■ **Task requirements**
Below are the entries; give again exactly the lines from the one mentioning "United States, site massachusetts-wildlife_MA0399, 2023-09-26" through the one mentioning "scientific name: Odocoileus virginianus", inclusive.

■ **Records provided**
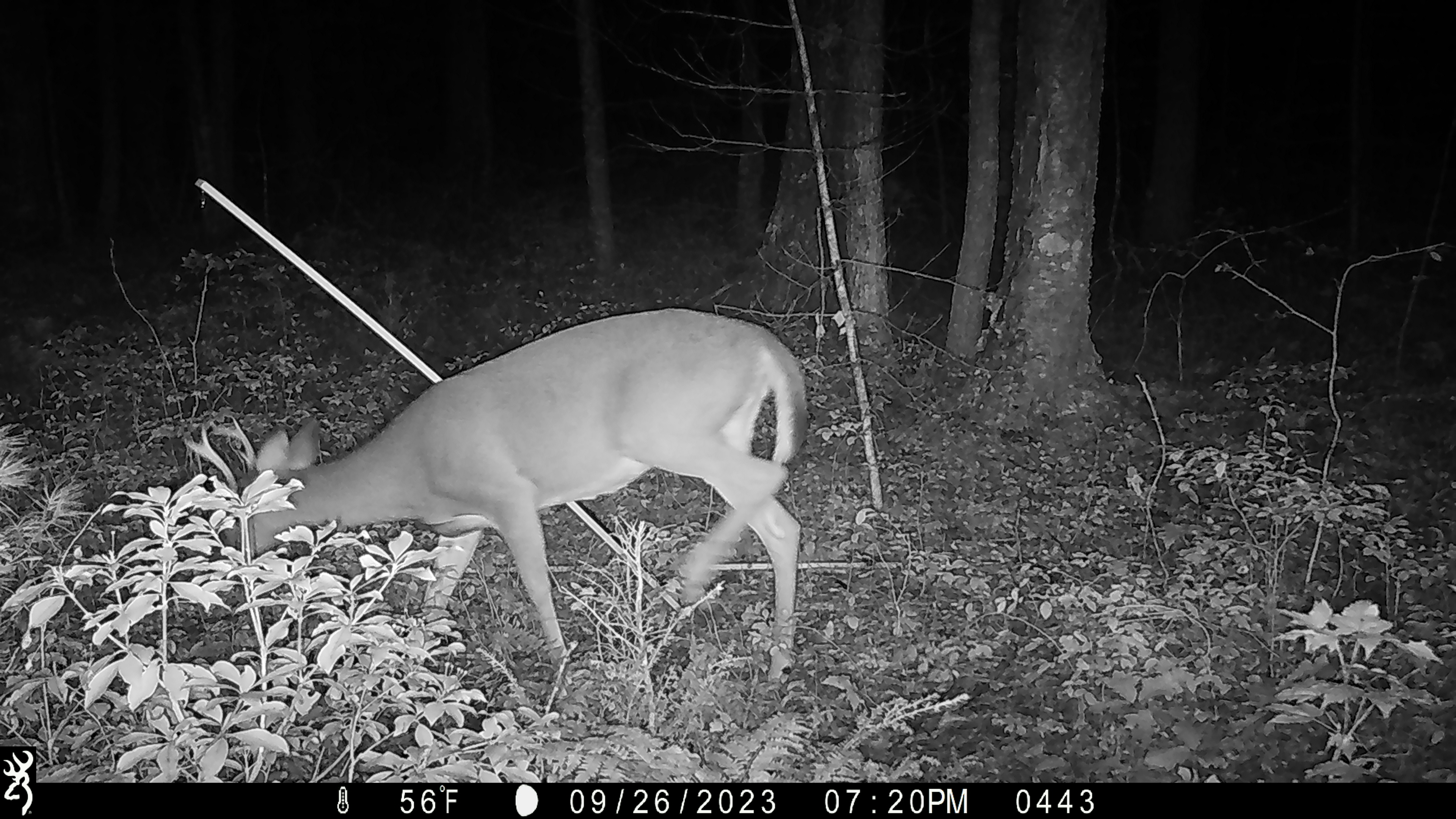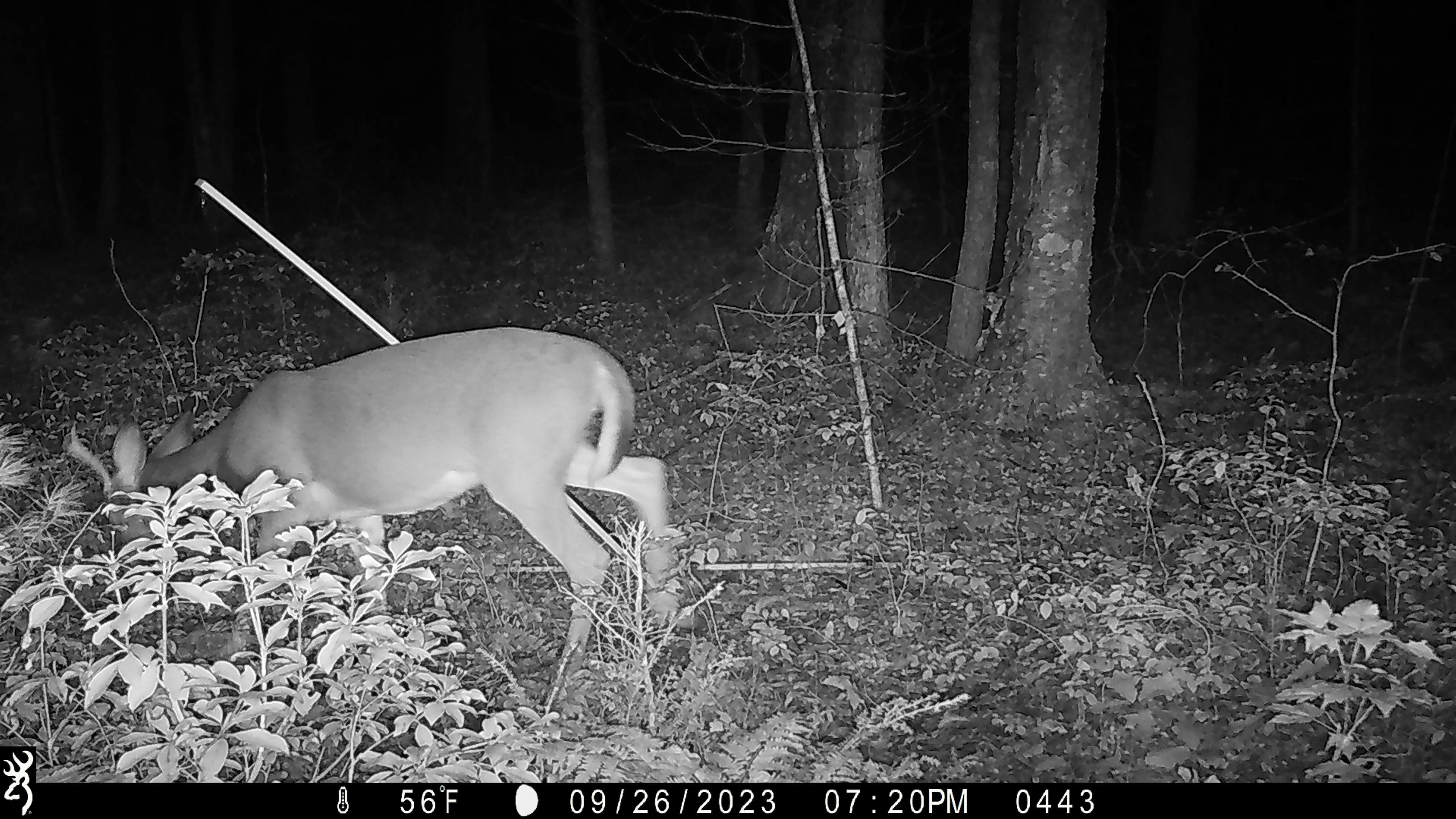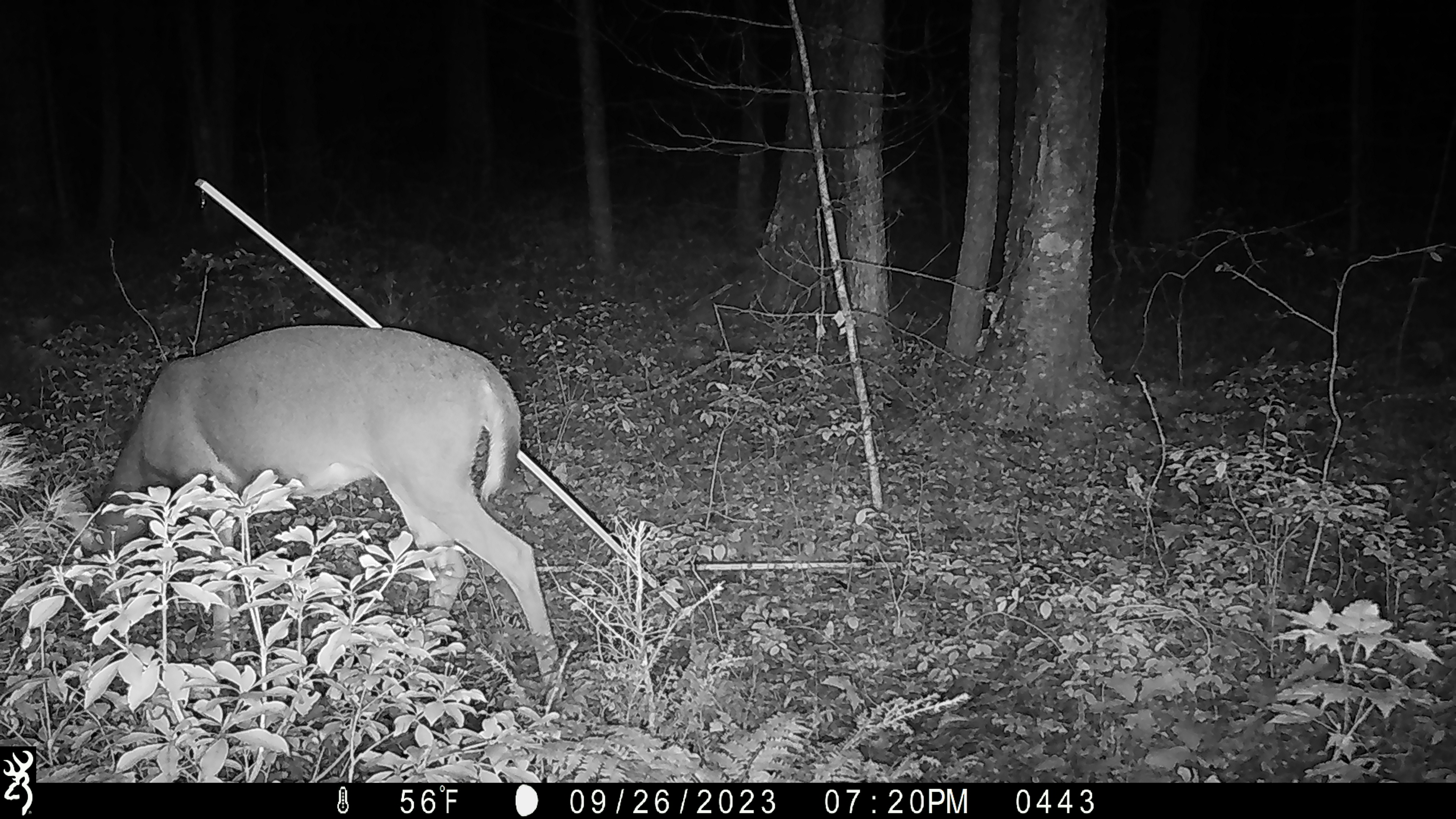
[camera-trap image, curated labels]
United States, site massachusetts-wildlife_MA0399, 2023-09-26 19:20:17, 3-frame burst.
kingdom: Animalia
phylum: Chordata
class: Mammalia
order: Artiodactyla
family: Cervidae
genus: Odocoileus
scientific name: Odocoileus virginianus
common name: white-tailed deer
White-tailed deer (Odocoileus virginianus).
* * *
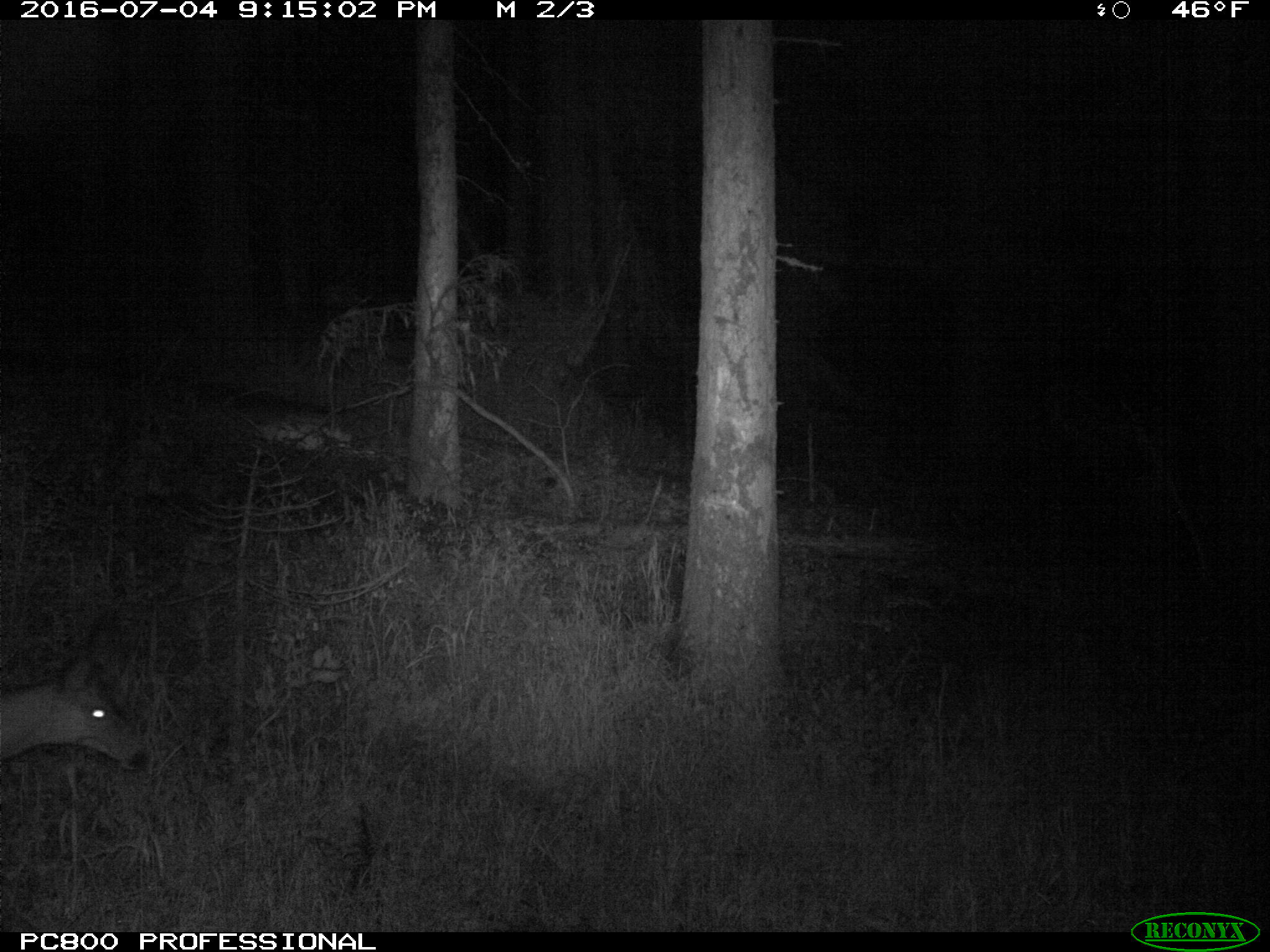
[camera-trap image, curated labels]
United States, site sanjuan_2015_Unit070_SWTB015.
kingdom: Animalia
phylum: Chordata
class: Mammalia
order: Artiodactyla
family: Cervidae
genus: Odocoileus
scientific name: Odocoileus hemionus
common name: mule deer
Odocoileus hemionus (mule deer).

■ **Response to the exercise**
United States, site massachusetts-wildlife_MA0399, 2023-09-26 19:20:17, 3-frame burst.
kingdom: Animalia
phylum: Chordata
class: Mammalia
order: Artiodactyla
family: Cervidae
genus: Odocoileus
scientific name: Odocoileus virginianus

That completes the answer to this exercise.